But read for yourself:

The traditional structure of kashrut includes many gezeirot which are in place to prevent the possibility of tasting a forbidden substance. The most widely known is the requirement to use separate dishes for meat and dairy. It is thus an assumption of the system of kashrut that pots, dishes, and utensils absorb food and tastes and exude them back out, possibly resulting in tasting a forbidden combination. We can see that the rabbis concern was with the absorption of the taste of the food being cooked in the pot from the discussion at the end of Avodah Zarah about how a Gentile’s pots are forbidden from use because of the flavors they might have absorbed. The Gemara in fact concludes that if the pot had not been used in 24 hours, it is permitted to use it, even without washing. There is an implication that if the pot is washed you don’t have to wait 24 hours—it says that the rabbis decreed the pot has to be washed whether or not 24 hours have passed because of people who don’t wait 24 hours.[27] At one time, not everyone was so stringent about the treatment of meat and dairy dishes; in Beit Yosef, Joseph Karo expresses surprise that Baal Haitur allowed cooking dairy in a pot that had been used to cook meat, even the same day.[28]

In the 1500 years that have transpired since the end of the rabbinic period, methods of food preparation have changed dramatically. In developed countries with stringent health regulations and industrial strength dishwashers, we can be reasonably confident that pots, pans, and dishes (unlike grills) will not impart forbidden tastes. Modern cookware and plates are non-porous, and going through an industrial dishwasher would certainly remove tastes as effectively as kashering in boiling water. Any small particles that survived a trip through a dishwasher would certainly meet most people’s definition of a tam lifgam, a disgusting taste, which cannot render something unkosher. Thus, many of the fences relating to dishes might not be relevant today. This may be what has led many observant Jews to overlook these fences in their eating out habits.
. . .

As was stated earlier, if you can avoid eating anything that has more than 1/60 (bitul b’shishim) by volume of a forbidden substance, or that has a forbidden taste, you are not eating anything that is not kosher.

The bitul b’shishim rule is clearly the easier of the two to meet. If you go to a restaurant and order your meal carefully specifying that the meal must not contain any meat substances, asking about potentially troublesome ingredients such as chicken stock in sauce bases, we can be reasonably confident that the food will not contain more than 1/60 of a forbidden substance. But will it acquire a forbidden taste?

The answer is “it depends.” Most restaurants would not grill a piece of fish directly on a grill that had just been used for meat without a very thorough cleaning: it would almost certainly impart an unfavorable flavor. On the other hand, some McDonald’s restaurants serve veggie burgers, but since they are “meat flavored” anyway, they cook them on the same grill with their burgers—and bacon cheeseburgers! Logic would dictate that in such a circumstance there is a serious danger of the food absorbing a forbidden taste, and one should NOT eat such a veggie burger.

Tam k’ikar (the taste is the essential thing) as a standard has a major problem: people’s taste buds differ. Is there a “golden standard,” a particular level of sensitivity, which should be applied? The discussion in the Bavli Chullin 97a implies the standard is a gentile cook. The discussion in the Talmud says that if you dropped a piece of meat into a dairy dish, and you were not sure if it had imparted a meat taste to the mixture, you should find a gentile cook and have him taste it.[43] If a gentile cook can detect the taste of the forbidden substance, it is forbidden for Jews to eat it. Since gentile cooks are not always available, the rabbis ruled that we can rely on bitul b’shishim in those cases. Therefore, the argument about which takes priority, bitul b’shishim or tam k’ikar becomes circular—if you do not have a gentile cook around to taste it, you go back to relying on bitul b’shishim.

§ Data:
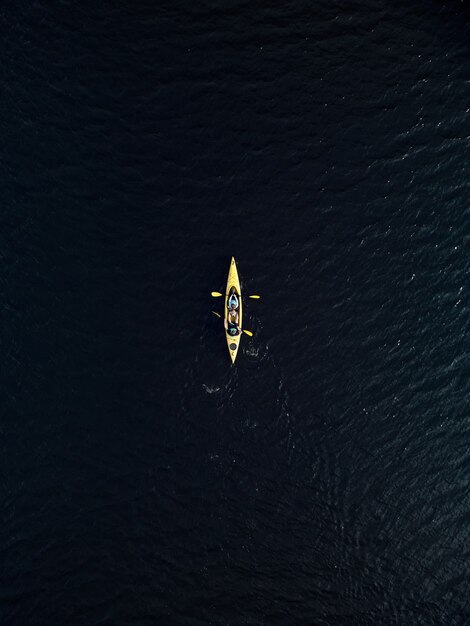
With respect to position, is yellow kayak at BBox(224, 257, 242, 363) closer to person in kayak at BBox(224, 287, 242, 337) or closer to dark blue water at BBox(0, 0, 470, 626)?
person in kayak at BBox(224, 287, 242, 337)

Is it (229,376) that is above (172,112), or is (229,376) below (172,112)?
below

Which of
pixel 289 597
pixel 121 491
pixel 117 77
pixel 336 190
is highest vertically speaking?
Answer: pixel 117 77

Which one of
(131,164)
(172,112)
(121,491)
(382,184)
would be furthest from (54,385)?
(382,184)

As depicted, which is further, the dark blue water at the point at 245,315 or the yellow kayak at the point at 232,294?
the yellow kayak at the point at 232,294

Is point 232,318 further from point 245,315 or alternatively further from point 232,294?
point 232,294

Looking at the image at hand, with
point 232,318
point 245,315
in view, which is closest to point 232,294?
point 232,318

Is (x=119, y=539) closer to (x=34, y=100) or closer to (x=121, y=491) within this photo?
(x=121, y=491)

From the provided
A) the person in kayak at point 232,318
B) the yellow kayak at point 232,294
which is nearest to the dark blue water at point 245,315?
the yellow kayak at point 232,294

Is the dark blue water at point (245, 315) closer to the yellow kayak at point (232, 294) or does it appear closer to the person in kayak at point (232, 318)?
the yellow kayak at point (232, 294)

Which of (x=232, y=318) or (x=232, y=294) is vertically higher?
(x=232, y=294)
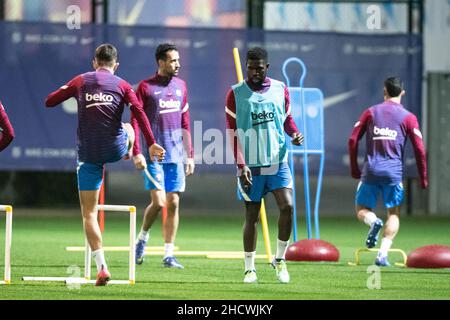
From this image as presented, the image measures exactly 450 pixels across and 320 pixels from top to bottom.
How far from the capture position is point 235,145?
11117 millimetres

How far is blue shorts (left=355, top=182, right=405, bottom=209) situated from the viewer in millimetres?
13461

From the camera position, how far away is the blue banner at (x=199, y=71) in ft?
67.9

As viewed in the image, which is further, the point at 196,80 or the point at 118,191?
the point at 118,191

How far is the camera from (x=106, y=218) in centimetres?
2123

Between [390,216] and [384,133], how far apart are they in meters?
0.93

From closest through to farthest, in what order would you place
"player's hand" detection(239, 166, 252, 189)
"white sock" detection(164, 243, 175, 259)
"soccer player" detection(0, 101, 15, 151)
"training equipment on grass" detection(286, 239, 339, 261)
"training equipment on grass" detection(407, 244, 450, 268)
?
"soccer player" detection(0, 101, 15, 151)
"player's hand" detection(239, 166, 252, 189)
"training equipment on grass" detection(407, 244, 450, 268)
"white sock" detection(164, 243, 175, 259)
"training equipment on grass" detection(286, 239, 339, 261)

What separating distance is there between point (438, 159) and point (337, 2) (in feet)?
11.0

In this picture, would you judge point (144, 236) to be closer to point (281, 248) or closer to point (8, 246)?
point (281, 248)

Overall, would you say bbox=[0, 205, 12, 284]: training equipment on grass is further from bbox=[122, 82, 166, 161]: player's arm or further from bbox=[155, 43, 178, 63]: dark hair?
bbox=[155, 43, 178, 63]: dark hair

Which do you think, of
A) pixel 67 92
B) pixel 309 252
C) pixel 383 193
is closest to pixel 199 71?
pixel 383 193

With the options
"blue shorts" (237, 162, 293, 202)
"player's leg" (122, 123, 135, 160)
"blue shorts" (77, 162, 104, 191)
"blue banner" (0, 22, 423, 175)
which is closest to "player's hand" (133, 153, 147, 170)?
"player's leg" (122, 123, 135, 160)

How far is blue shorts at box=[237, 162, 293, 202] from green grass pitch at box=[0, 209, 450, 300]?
79 centimetres

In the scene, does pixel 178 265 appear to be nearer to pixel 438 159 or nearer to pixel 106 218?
pixel 106 218
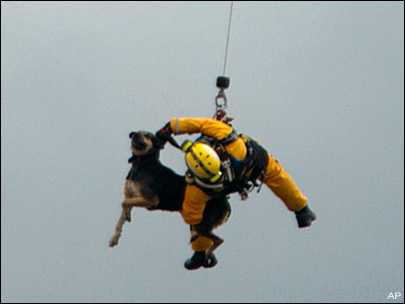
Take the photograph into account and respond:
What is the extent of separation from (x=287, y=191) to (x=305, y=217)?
0.59 metres

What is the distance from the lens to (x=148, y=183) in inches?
923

§ Tasks to carry out:
1/ In the kashrut passage, whom does the discussion in the Bavli Chullin 97a imply is the standard for detecting a forbidden taste?
2/ Write what comes next in the kashrut passage, continuing after its last sentence.

§ Results in order:
1/ A gentile cook.

2/
This may help explain why eating out in unsupervised restaurants has become so common among the otherwise-observant. When I discussed this issue with a colleague who eats dairy meals in unsupervised restaurants, he shrugged his shoulders and said ”it’s all bitul b’shishim anyway.” There is, in fact, some halakhic justification for this seemingly-offhand response.

Some would argue that we seem to be relying on bitul b’shishim l’chatchila (up front, ahead of time), which is explicitly prohibited by the Shulhan Arukh.[44] Traditionally, it is only permitted to rely on bitul b’shishim in the case of an “accidental” mixing. It would be forbidden to intentionally put even a very small amount of a forbidden substance into a much larger volume of permitted substance, relying on bitul b’shishim. The response to this charge is that as long as the consumer takes care to inquire about the ingredients in the food and the preparation of the food with reasonable diligence, any forbidden substance in the food is both undesired and unintended, and therefore is present in a b’dievad (after the fact) status—i.e., it is accidental—which all authorities agree is permissible.

Those dining in a non-supervised restaurant needs to take care to ask enough questions to satisfy themselves that they are not eating anything forbidden. This means asking about ingredients—especially inquiring after soup bases, sauce bases, flavorings, etc. Some dishes that sound vegetarian, e.g., risotto with mushrooms, might turn out to have been cooked with chicken stock. In addition to asking about ingredients, it may mean inquiring about method of preparation; as mentioned above, a veggie burger prepared on a meat grill could possibly pick up the taste of the meat.

What I learn form this is that, with the exception of ensuring that shechita is done correctly, all kashrut certification is unecessary. All one needs to do is make an honest attempt to inquire about the ingredients used, and any noncompliance with the standards of the shulchan aruch is "accidental" and not your fault. And given that the recurring scandals that seem to pop up in the kashrut certification field, it would seem that eliminating hekshers would remove a large amount of chilul hashem. And eliminating the rules about sperate dishes etc. would also go a long way towards increasing observance by making it easier. After all, who says that Torah obervance whould be hard? "It is not in Heaven" (Deut. 30:12), that it should be such a burden.

Truth can be found in fiction, but is all fiction truth?

OK, I've got to weigh in on this "Path to 9/11" Mock-udrama.

Here we see a conservative weigh in after much anguished internet pilpul:

There is a double standard, in which the Left believes in "fake but accurate." It's how you get an entertainer like Katie Couric reading the news. Perceptions mean everything; facts are inconveniences.


Is this a texbook example of psychological projection, or what?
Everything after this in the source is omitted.